REQUIREMENTS:
Render each line of the listing below as one string in a JSON list, leaving out the blank lines.

DATA TO USE:
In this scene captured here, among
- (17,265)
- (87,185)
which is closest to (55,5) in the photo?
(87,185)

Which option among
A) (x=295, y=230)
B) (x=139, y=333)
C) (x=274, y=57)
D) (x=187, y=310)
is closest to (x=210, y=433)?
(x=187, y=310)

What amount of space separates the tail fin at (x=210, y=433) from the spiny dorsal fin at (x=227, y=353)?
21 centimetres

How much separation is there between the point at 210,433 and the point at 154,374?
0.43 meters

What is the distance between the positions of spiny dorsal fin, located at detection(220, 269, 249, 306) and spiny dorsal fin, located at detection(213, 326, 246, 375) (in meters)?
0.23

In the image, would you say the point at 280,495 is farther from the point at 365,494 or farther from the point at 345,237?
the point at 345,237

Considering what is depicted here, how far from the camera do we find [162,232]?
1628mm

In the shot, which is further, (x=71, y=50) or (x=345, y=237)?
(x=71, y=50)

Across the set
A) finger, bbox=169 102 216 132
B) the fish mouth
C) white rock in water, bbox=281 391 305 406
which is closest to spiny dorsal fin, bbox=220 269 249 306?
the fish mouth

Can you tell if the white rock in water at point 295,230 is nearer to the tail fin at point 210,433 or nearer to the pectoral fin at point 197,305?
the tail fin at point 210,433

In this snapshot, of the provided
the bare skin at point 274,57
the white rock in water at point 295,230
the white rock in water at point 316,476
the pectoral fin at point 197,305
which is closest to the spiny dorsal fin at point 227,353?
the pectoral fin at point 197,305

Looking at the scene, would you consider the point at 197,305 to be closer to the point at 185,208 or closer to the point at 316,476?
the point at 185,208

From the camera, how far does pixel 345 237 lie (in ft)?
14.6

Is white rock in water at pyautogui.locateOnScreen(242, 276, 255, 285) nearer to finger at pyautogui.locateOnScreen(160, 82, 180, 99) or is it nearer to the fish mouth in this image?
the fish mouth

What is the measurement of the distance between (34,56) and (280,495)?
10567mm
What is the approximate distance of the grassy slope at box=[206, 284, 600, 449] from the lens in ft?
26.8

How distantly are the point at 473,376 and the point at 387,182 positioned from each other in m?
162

TASK OUTPUT:
[
  "In this scene captured here, among",
  "- (17,265)",
  "- (87,185)",
  "which is closest to (55,5) in the photo?",
  "(87,185)",
  "Which option among",
  "A) (x=295, y=230)",
  "B) (x=139, y=333)",
  "C) (x=274, y=57)",
  "D) (x=187, y=310)",
  "is closest to (x=210, y=433)?",
  "(x=187, y=310)",
  "What amount of space separates the tail fin at (x=210, y=433) from the spiny dorsal fin at (x=227, y=353)?",
  "21 centimetres",
  "How much separation is there between the point at 210,433 and the point at 154,374?",
  "0.43 meters",
  "What is the distance between the positions of spiny dorsal fin, located at detection(220, 269, 249, 306) and spiny dorsal fin, located at detection(213, 326, 246, 375) (in meters)?",
  "0.23",
  "In the image, would you say the point at 280,495 is farther from the point at 365,494 or farther from the point at 345,237?",
  "the point at 345,237",
  "Considering what is depicted here, how far from the camera do we find [162,232]?",
  "1628mm",
  "In the shot, which is further, (x=71, y=50) or (x=345, y=237)?",
  "(x=71, y=50)",
  "Across the set",
  "A) finger, bbox=169 102 216 132",
  "B) the fish mouth",
  "C) white rock in water, bbox=281 391 305 406",
  "which is closest to spiny dorsal fin, bbox=220 269 249 306?",
  "the fish mouth",
  "Can you tell if the white rock in water at point 295,230 is nearer to the tail fin at point 210,433 or nearer to the pectoral fin at point 197,305?",
  "the tail fin at point 210,433",
  "In this snapshot, of the provided",
  "the bare skin at point 274,57",
  "the white rock in water at point 295,230",
  "the white rock in water at point 316,476",
  "the pectoral fin at point 197,305",
  "which is closest to the spiny dorsal fin at point 227,353?",
  "the pectoral fin at point 197,305",
  "Looking at the scene, would you consider the point at 197,305 to be closer to the point at 185,208 or closer to the point at 316,476?",
  "the point at 185,208",
  "From the camera, how far does pixel 345 237 lie (in ft)?",
  "14.6",
  "Is white rock in water at pyautogui.locateOnScreen(242, 276, 255, 285) nearer to finger at pyautogui.locateOnScreen(160, 82, 180, 99) or is it nearer to the fish mouth in this image?",
  "the fish mouth",
  "What is the measurement of the distance between (34,56) and (280,495)?",
  "10567mm",
  "What is the approximate distance of the grassy slope at box=[206, 284, 600, 449] from the lens in ft?",
  "26.8",
  "How distantly are the point at 473,376 and the point at 387,182 positioned from each other in m?",
  "162"
]